Officer Nasty works security at the library. He doesn’t wait for trouble to happen or for someone to ask him for help. Instead, he constantly patrols the whole place looking for people who may be breaking the rules, so he can put them out. He walks up and down the narrow aisles of the computer center to see what you have on your screen. He comes into the men’s room hoping to catch someone in the act — act of what, I can’t imagine. You get the picture.

The wi-fi cafe at the library is about 15 feet inside the front door. My custom was, if I weren’t going back to the computer center (about 60 feet from the front door), to stash my two heavy bags in there when I went out for a smoke break, and then pick them up when I’d come back in. Saturday 06/09/12 he told me I couldn’t do that, but must take the bags with me.

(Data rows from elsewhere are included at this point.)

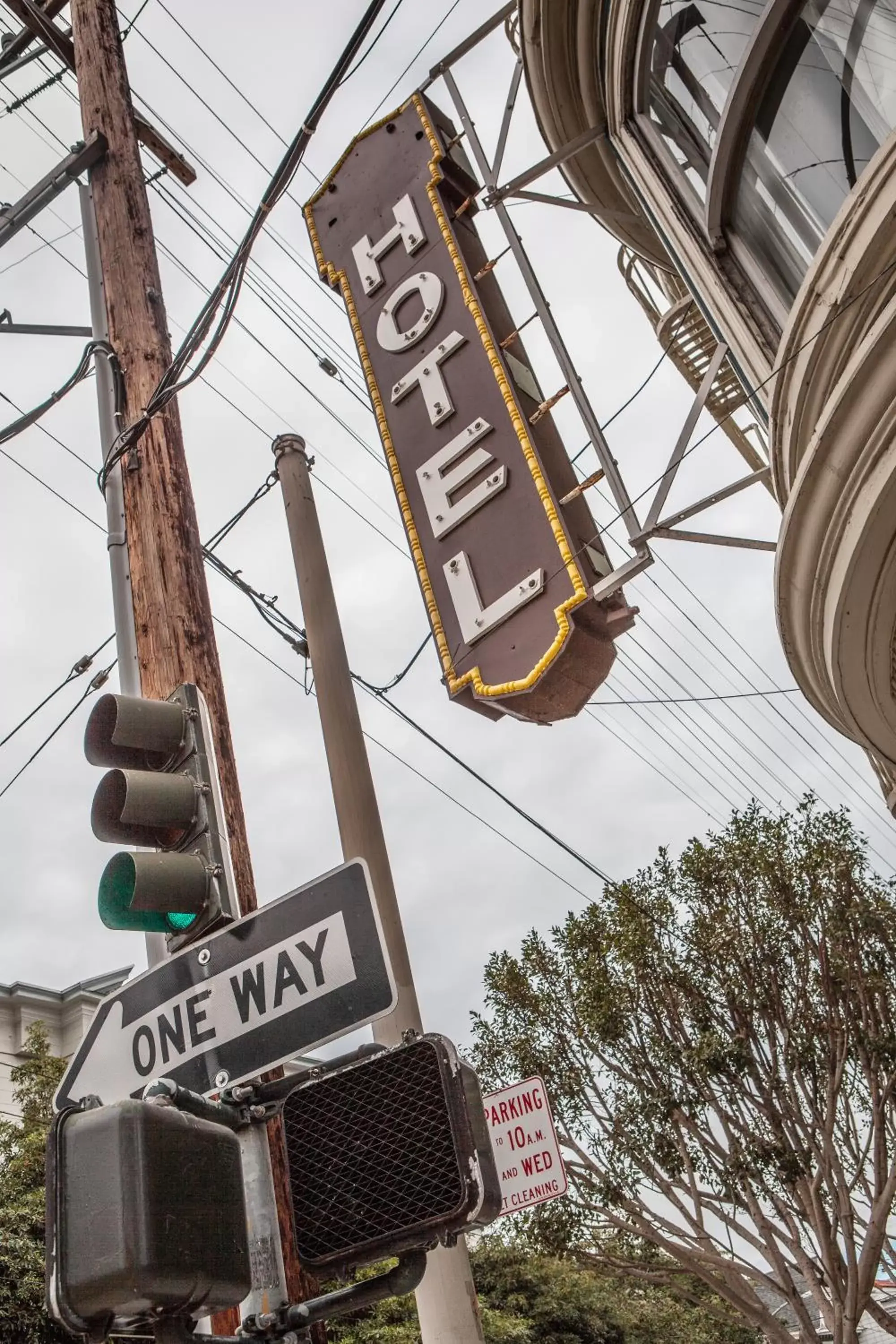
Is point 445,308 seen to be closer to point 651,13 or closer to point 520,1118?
point 651,13

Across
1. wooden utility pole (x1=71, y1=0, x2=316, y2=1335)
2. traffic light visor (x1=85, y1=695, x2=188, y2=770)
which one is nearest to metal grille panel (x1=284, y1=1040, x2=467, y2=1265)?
wooden utility pole (x1=71, y1=0, x2=316, y2=1335)

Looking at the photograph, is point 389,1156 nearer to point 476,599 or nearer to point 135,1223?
point 135,1223

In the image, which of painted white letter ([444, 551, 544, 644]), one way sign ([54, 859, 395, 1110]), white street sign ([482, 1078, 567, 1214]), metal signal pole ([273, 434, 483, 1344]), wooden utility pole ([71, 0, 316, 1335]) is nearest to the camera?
one way sign ([54, 859, 395, 1110])

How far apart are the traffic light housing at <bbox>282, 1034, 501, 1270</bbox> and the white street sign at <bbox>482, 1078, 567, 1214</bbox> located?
12.6ft

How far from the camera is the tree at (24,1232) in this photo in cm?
1326

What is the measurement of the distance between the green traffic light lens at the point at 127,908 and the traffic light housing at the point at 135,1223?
1.39 meters

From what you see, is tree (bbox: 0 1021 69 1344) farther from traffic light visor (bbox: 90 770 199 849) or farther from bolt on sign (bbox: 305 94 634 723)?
traffic light visor (bbox: 90 770 199 849)

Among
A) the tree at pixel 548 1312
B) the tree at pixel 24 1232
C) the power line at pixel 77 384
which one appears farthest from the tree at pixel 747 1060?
the power line at pixel 77 384

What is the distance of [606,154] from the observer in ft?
27.9

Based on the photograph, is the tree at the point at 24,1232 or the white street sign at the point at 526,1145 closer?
the white street sign at the point at 526,1145

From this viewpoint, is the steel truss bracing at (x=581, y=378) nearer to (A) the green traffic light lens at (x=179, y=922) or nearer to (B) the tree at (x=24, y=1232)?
(A) the green traffic light lens at (x=179, y=922)

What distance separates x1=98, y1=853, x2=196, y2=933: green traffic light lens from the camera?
3.49 m

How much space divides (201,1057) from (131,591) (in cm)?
257

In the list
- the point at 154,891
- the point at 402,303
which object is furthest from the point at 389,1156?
the point at 402,303
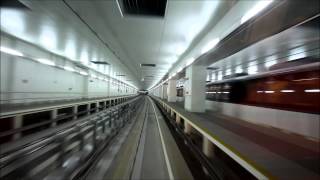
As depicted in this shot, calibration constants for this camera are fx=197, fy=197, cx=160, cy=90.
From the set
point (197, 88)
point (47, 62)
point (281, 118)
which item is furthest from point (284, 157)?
point (47, 62)

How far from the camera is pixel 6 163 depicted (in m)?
2.91

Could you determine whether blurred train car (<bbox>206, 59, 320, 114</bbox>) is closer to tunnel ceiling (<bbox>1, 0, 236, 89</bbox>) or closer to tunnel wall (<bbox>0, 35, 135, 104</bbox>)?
tunnel ceiling (<bbox>1, 0, 236, 89</bbox>)

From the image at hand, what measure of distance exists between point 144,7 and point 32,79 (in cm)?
859

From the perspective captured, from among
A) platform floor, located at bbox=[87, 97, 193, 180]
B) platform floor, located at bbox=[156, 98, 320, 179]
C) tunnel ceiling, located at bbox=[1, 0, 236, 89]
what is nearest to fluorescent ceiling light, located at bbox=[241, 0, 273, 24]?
tunnel ceiling, located at bbox=[1, 0, 236, 89]

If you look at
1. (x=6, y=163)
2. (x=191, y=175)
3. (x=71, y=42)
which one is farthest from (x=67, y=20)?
(x=191, y=175)

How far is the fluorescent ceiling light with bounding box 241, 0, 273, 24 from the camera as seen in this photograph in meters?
3.16

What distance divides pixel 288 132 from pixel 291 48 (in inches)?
140

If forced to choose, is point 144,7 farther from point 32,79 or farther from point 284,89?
point 32,79

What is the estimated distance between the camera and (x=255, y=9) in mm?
3414

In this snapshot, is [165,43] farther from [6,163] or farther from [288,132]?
[6,163]

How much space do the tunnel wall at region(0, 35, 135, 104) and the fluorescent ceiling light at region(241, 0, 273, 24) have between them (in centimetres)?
524

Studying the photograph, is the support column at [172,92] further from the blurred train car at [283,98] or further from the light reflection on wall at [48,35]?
the light reflection on wall at [48,35]

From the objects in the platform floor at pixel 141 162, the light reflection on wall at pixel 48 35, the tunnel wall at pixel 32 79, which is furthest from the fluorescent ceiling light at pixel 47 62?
the platform floor at pixel 141 162

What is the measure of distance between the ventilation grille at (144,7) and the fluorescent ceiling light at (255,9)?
1604 millimetres
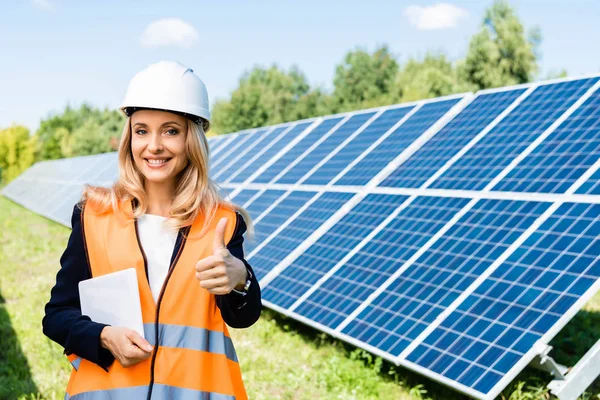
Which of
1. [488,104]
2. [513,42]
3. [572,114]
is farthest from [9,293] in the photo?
[513,42]

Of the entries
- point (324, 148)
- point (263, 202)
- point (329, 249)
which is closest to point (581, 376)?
point (329, 249)

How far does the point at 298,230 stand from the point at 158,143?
6.28 metres

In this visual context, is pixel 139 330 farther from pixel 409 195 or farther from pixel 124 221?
pixel 409 195

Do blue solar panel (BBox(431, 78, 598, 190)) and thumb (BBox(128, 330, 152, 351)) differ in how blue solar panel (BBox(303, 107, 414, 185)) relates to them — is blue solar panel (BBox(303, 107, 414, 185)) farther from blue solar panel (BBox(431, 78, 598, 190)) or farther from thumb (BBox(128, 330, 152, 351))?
thumb (BBox(128, 330, 152, 351))

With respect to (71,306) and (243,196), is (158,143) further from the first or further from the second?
(243,196)

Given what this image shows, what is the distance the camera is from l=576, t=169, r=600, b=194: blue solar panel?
19.6 feet

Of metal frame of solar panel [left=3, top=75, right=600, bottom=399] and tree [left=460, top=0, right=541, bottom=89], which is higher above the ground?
tree [left=460, top=0, right=541, bottom=89]

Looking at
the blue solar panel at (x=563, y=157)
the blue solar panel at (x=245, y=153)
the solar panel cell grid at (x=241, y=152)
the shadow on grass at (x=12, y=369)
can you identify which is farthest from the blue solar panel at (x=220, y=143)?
the blue solar panel at (x=563, y=157)

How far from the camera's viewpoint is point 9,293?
11.0m

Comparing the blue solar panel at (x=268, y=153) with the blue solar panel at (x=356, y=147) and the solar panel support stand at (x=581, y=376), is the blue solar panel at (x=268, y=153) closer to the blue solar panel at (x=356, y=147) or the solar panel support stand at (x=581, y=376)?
the blue solar panel at (x=356, y=147)

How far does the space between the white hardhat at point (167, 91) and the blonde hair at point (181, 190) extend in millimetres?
91

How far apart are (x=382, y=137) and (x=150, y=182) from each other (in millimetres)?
7352

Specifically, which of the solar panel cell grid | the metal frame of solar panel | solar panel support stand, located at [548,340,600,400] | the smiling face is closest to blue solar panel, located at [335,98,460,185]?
the metal frame of solar panel

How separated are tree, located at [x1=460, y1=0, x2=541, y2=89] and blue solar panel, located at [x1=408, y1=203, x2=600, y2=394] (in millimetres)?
37976
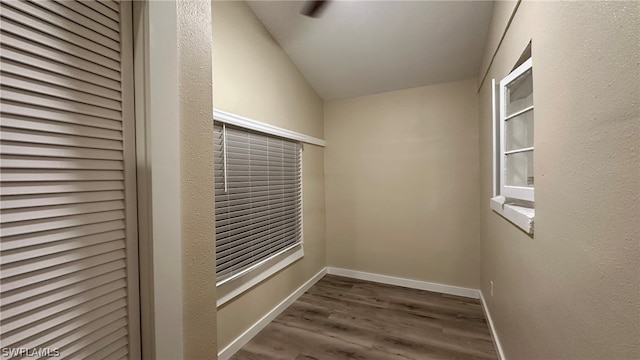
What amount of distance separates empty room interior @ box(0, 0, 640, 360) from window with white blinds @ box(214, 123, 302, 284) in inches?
0.7

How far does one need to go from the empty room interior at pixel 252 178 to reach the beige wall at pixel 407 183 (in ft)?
1.04

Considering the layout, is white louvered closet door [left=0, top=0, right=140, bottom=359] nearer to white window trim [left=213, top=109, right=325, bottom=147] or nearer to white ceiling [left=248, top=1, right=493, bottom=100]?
white window trim [left=213, top=109, right=325, bottom=147]

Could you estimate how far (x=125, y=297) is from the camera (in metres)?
0.80

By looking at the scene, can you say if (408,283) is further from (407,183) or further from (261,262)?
(261,262)

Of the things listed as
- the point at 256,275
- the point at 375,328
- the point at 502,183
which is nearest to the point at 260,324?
the point at 256,275

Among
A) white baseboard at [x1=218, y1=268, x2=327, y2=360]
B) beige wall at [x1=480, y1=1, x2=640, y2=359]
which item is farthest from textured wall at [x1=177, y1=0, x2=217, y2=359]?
beige wall at [x1=480, y1=1, x2=640, y2=359]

There were conversations behind that, and e-mails exchanged (Not naming him, but only asking about the rules.) with big shots, and over the course of a couple weeks I learned new ways to handle my bags so as to not draw his attention. It was simple enough.

I found nevertheless that part of me — the impulse to seek or make trouble, which I may as well call here “the itch” — still wanted to bring a complaint and make this all out as some kind of personal vendetta against me. Perhaps he wanted to make it that much more inconvenient for me, and that much more obvious to other people, that I have those two heavy bags and am homeless.

But the fact is, in light of the actual facts of the situation, that in order to make a complaint like that, I’d have to concoct some fiction — to make up some story — to lie. And I’m not willing to do that in this case.